Before you can use benchmark_infer, you need a function that performs the actual benchmarking given a model and dataset. This is what `infer_dataset_fn` is.

Your benchmarking function should:

* Take a model as its first argument.
* Have named arguments experiment_name, result_folder, and limit_images_amount.
* Perform inference using the provided model.
* Store the results in the specified result folder.
* Dump the file info as 'dataset_lookup.json' and 'dataset_lookup.csv' (If you want to support visualize html output)

For example:

```python
from imagen_hub.loader.benchmark_loader import dump_dataset_info
from imagen_hub.benchmark import benchmark_infer
from datasets import load_dataset
def my_infer_dataset_fn(model, experiment_name, result_folder, limit_images_amount):
    # Your code to perform inference with the model and store the results
    data = load_dataset("ImagenHub/Text_to_Image")['eval']

    def process_dataset_uid(sample):
        uid = sample['uid']
        return f"sample_{uid}.jpg"

    # Saving dataset info to a json file if first time or overwrite_inputs=True
    if overwrite_inputs or not os.path.exists(os.path.join(result_folder, experiment_name, 'dataset_lookup.json')):
        dump_dataset_info(data,
                          required_attributes=['prompt', 'category', 'source'],
                          uid_preprocess_fn=process_dataset_uid,
                          save_folder_path=os.path.join(result_folder, experiment_name),
                          filename_wo_ext='dataset_lookup')

    print("========> Running Benchmark Dataset:", experiment_name, "| Model:", model.__class__.__name__)
    index = 0
    for sample in tqdm(data):
        file_basename = process_dataset_uid(sample)
        dest_folder = os.path.join(result_folder, experiment_name, model.__class__.__name__)
        dest_file = os.path.join(dest_folder, file_basename)
        if overwrite_model_outputs or not os.path.exists(dest_file):
            print("========> Inferencing", dest_file)
            prompt = sample['prompt']
            output = model.infer_one_image(prompt=prompt)
            output = output.resize((512, 512), Image.LANCZOS)

            save_pil_image(output, dest_folder, file_basename)
        else:
            print("========> Skipping", dest_file, ", it already exists")
        index += 1
        if limit_images_amount is not None and (index >= limit_images_amount):
            break

result_folder = "results"
limit_images_amount=None
experiment_basename = "My_Exp"
model_list = ["SD", "SDXL"]
benchmark_infer(experiment_basename, 
                model_list = model_list,
                model_init_with_default_params=True,
                limit_images_amount = limit_images_amount,
                result_folder = result_folder,
                infer_dataset_fn=my_infer_dataset_fn)
```

The code is less than 100 lines.

The `dump_dataset_info` function is a utility for extracting specific attributes from a dataset and saving the extracted data as both a JSON and a CSV file.

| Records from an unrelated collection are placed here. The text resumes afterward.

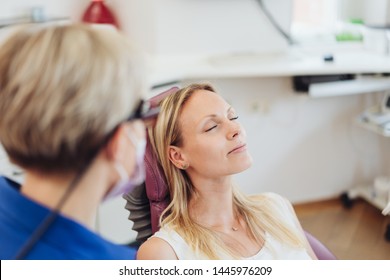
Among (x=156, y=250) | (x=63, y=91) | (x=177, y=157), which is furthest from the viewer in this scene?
(x=177, y=157)

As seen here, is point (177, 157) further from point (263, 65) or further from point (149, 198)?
point (263, 65)

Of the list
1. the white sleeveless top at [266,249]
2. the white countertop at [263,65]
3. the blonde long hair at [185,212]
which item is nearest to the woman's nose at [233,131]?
the blonde long hair at [185,212]

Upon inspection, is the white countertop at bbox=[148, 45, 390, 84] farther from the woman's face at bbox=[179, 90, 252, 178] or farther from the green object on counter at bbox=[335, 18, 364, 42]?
the woman's face at bbox=[179, 90, 252, 178]

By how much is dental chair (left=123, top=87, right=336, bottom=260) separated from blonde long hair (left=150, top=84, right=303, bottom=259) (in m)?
0.02

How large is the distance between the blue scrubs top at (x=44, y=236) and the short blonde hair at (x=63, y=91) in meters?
0.07

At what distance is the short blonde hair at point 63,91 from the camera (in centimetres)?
72

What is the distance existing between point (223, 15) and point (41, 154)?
6.21 ft

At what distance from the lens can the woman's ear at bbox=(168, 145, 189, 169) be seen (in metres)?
1.30

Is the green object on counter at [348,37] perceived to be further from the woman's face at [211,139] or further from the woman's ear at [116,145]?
the woman's ear at [116,145]

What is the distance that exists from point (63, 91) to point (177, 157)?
61 cm

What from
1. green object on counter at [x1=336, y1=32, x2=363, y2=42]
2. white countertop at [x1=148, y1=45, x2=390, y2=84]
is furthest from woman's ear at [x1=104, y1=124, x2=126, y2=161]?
green object on counter at [x1=336, y1=32, x2=363, y2=42]

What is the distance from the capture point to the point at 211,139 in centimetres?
128

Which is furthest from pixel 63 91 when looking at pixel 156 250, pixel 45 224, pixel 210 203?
pixel 210 203
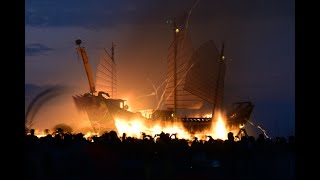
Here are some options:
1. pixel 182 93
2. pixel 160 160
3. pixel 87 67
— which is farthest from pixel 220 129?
pixel 160 160

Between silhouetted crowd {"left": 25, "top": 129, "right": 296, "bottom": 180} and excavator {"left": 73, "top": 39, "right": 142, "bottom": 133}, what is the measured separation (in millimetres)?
15615

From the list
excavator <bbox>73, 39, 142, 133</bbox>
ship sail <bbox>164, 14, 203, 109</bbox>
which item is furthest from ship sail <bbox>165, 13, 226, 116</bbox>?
excavator <bbox>73, 39, 142, 133</bbox>

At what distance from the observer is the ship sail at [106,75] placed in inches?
1206

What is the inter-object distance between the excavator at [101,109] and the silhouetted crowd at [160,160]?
51.2 ft

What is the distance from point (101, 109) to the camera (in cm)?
2739

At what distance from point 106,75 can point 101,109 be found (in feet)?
14.0

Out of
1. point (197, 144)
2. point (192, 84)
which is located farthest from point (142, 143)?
point (192, 84)

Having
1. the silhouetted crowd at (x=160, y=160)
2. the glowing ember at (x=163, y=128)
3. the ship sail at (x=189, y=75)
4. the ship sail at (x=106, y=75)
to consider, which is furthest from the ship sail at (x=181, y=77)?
the silhouetted crowd at (x=160, y=160)

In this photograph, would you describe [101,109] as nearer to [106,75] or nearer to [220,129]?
[106,75]

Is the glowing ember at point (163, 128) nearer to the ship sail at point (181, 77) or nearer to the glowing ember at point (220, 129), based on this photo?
the glowing ember at point (220, 129)

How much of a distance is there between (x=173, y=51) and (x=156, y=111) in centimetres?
530
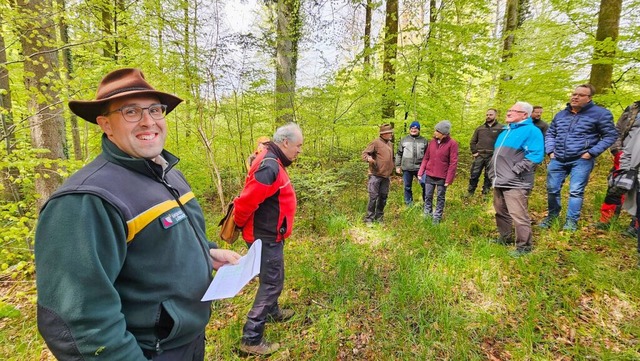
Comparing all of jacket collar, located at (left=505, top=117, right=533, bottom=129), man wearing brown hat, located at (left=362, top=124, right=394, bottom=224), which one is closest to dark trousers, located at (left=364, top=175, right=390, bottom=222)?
man wearing brown hat, located at (left=362, top=124, right=394, bottom=224)

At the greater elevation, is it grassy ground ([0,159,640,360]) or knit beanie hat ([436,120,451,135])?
knit beanie hat ([436,120,451,135])

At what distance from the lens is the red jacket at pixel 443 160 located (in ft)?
17.6

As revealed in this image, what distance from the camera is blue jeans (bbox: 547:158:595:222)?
419 centimetres

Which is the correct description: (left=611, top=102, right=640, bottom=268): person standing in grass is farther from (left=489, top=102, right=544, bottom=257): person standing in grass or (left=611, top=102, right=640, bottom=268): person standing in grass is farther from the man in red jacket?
the man in red jacket

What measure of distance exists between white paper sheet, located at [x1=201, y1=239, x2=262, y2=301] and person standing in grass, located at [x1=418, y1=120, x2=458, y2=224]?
4.44 m

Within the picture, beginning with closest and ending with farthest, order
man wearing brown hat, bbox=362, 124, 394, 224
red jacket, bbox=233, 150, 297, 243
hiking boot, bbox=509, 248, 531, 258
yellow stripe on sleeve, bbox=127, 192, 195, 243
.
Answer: yellow stripe on sleeve, bbox=127, 192, 195, 243
red jacket, bbox=233, 150, 297, 243
hiking boot, bbox=509, 248, 531, 258
man wearing brown hat, bbox=362, 124, 394, 224

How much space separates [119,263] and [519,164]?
462cm

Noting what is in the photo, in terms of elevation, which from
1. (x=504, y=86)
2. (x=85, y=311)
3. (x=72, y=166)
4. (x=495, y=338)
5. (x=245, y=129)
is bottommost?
(x=495, y=338)

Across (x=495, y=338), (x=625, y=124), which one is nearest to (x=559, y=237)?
(x=625, y=124)

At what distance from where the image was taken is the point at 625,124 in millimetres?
4230

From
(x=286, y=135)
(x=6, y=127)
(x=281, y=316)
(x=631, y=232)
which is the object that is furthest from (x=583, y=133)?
(x=6, y=127)

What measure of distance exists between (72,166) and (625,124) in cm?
761

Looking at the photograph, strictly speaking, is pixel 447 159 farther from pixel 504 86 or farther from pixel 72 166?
pixel 72 166

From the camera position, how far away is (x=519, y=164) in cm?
392
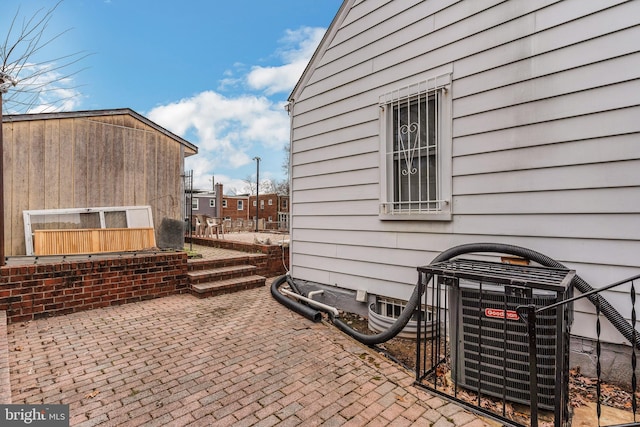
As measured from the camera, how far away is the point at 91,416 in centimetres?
208

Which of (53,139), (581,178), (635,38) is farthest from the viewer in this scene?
(53,139)

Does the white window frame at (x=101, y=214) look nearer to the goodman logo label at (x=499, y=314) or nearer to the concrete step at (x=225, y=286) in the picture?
the concrete step at (x=225, y=286)

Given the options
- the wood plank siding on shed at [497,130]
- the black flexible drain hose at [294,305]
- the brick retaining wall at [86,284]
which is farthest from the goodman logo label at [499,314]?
the brick retaining wall at [86,284]

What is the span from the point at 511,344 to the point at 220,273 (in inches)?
189

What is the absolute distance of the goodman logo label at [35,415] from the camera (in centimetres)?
200

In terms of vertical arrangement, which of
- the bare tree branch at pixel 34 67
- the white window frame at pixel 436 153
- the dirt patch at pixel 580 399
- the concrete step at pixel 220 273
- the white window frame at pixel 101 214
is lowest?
the dirt patch at pixel 580 399

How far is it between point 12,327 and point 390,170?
4.97 m

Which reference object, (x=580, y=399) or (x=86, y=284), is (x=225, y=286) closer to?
(x=86, y=284)

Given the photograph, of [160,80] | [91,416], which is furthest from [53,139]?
[91,416]

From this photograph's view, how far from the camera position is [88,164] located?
6.44m

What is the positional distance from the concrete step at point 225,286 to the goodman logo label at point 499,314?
169 inches

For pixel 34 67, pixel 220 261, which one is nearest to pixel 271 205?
pixel 220 261

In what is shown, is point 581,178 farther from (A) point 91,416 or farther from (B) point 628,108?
(A) point 91,416

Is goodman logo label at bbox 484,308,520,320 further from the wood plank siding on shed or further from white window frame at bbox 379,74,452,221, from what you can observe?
white window frame at bbox 379,74,452,221
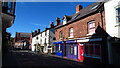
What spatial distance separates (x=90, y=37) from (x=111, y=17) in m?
3.72

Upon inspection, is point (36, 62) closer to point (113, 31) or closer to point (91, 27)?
point (91, 27)

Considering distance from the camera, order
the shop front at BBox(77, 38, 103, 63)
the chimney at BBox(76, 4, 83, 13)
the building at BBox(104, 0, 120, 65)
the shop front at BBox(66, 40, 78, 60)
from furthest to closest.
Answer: the chimney at BBox(76, 4, 83, 13) < the shop front at BBox(66, 40, 78, 60) < the shop front at BBox(77, 38, 103, 63) < the building at BBox(104, 0, 120, 65)

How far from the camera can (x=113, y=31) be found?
12.2 metres

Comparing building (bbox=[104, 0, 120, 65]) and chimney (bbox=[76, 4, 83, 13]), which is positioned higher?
chimney (bbox=[76, 4, 83, 13])

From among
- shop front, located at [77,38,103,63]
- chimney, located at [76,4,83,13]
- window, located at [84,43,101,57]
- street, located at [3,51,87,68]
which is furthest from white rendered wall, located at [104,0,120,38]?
chimney, located at [76,4,83,13]

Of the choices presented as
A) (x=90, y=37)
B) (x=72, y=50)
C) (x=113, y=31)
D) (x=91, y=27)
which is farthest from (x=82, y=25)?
(x=113, y=31)

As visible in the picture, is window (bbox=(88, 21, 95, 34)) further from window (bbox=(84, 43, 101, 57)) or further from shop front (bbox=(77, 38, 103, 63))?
window (bbox=(84, 43, 101, 57))

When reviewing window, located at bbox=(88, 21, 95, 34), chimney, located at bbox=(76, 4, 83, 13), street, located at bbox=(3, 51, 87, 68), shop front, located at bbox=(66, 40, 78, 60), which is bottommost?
street, located at bbox=(3, 51, 87, 68)

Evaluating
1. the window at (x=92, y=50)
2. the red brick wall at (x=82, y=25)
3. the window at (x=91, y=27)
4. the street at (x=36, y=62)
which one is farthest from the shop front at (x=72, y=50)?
the window at (x=91, y=27)

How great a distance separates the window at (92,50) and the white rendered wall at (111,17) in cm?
228

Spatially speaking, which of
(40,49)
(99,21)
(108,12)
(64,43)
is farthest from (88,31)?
(40,49)

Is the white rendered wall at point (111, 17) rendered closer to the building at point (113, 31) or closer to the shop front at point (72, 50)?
the building at point (113, 31)

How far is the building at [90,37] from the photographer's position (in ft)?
44.2

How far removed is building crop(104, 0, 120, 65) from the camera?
1190cm
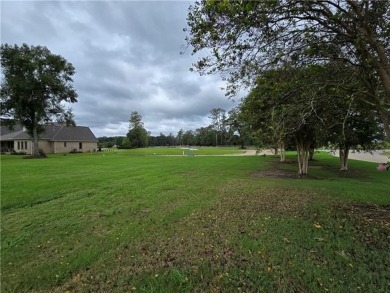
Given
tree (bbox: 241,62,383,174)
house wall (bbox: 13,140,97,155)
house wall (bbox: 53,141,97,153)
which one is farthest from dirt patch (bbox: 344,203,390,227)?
house wall (bbox: 53,141,97,153)

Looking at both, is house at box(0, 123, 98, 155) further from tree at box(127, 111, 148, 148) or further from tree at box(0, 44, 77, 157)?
tree at box(127, 111, 148, 148)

* JSON file for generating visualization page
* CSV file for porting excel files for human evaluation.

```python
result_folder = "results"
experiment_name = "My_Exp"
data = load_dataset("ImagenHub/Text_to_Image")['eval']
def process_dataset_uid(sample):
    uid = sample['uid']
    source = sample['source']
    category = sample['category']
    prompt = sample['prompt']
    return f"sample_{uid}.jpg"
dump_dataset_info(data,
                    required_attributes=['prompt', 'category', 'source'], # extracting only the relevant attributes
                    uid_preprocess_fn=process_dataset_uid, # using filename as a uid
                    save_folder_path=os.path.join(result_folder, experiment_name),
                    filename_wo_ext='dataset_lookup' # The base filename for the saved files
                 )
```

The output structure would look like:

```shell
results$ tree -I '*jpg'
.
└── My_Exp
    ├── dataset_lookup.csv
    ├── dataset_lookup.json
    ├── index.html
    ├── SD
    └── SDXL
```

where 
* `dataset_lookup.json` storing the attributes of each inference data.
* `dataset_lookup.csv` storing the filenames.